→ **EXERCISE BRIEF**: Search the listing below for the line containing "TRANSPARENT ACRYLIC DOOR". From there through the line containing "Using lap-sash seat belt", transcribe every line exactly, both ends included.

┌──

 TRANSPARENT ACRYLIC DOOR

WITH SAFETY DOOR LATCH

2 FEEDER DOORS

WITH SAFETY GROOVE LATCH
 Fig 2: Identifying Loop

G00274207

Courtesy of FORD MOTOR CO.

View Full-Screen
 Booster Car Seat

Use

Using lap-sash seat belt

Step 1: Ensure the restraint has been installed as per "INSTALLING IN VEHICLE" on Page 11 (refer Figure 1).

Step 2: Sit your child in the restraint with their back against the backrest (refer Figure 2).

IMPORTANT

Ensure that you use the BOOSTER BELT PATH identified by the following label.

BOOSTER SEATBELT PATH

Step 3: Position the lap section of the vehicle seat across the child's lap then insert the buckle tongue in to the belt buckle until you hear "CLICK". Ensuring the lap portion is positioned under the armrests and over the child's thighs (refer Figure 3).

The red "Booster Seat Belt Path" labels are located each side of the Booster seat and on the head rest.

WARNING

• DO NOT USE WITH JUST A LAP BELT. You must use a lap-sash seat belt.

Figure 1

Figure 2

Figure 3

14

└──
┌──

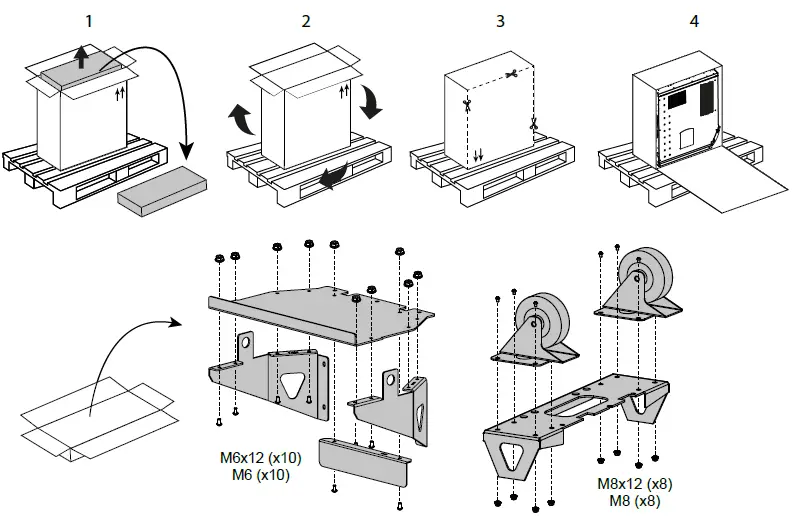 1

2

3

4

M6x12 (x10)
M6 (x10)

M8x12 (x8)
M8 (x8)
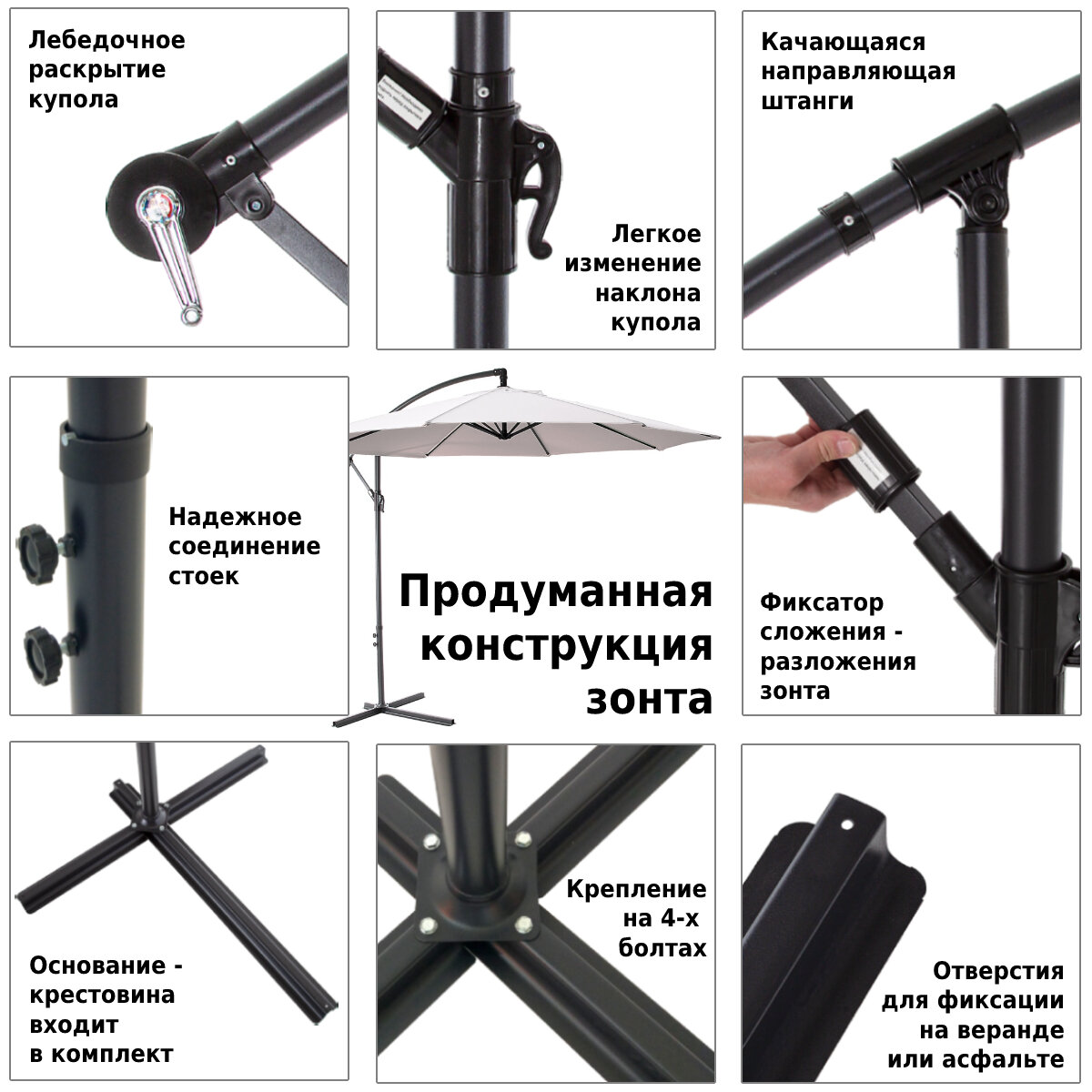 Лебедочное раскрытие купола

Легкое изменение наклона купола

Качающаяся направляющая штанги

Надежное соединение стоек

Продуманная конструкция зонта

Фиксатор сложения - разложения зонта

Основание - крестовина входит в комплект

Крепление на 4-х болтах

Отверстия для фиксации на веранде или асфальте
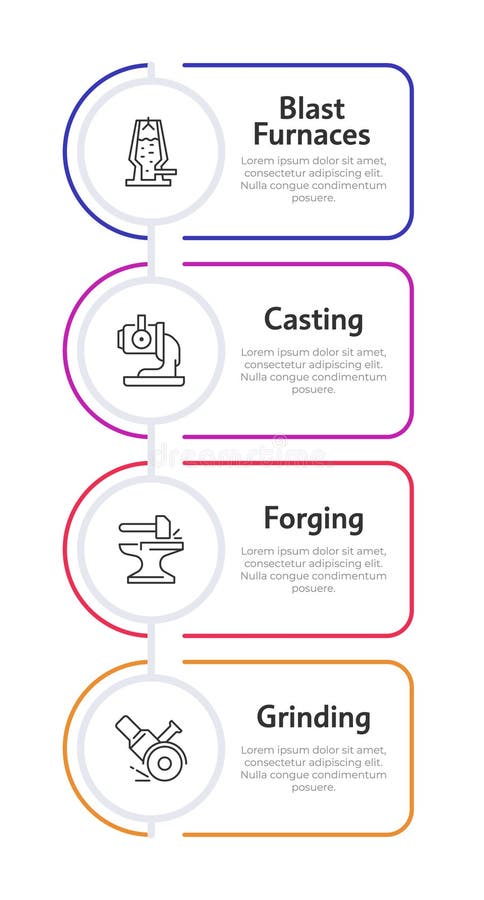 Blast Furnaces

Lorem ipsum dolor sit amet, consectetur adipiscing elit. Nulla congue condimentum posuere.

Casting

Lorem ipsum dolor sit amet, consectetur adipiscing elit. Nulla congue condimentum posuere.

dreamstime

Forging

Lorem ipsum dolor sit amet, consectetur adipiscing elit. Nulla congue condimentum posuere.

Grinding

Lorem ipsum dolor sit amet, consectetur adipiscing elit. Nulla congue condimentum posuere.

└──

→ **RESPONSE FOR THIS EXERCISE**:
 TRANSPARENT ACRYLIC DOOR

WITH SAFETY DOOR LATCH

2 FEEDER DOORS

WITH SAFETY GROOVE LATCH
 Fig 2: Identifying Loop

G00274207

Courtesy of FORD MOTOR CO.

View Full-Screen
 Booster Car Seat

Use

Using lap-sash seat belt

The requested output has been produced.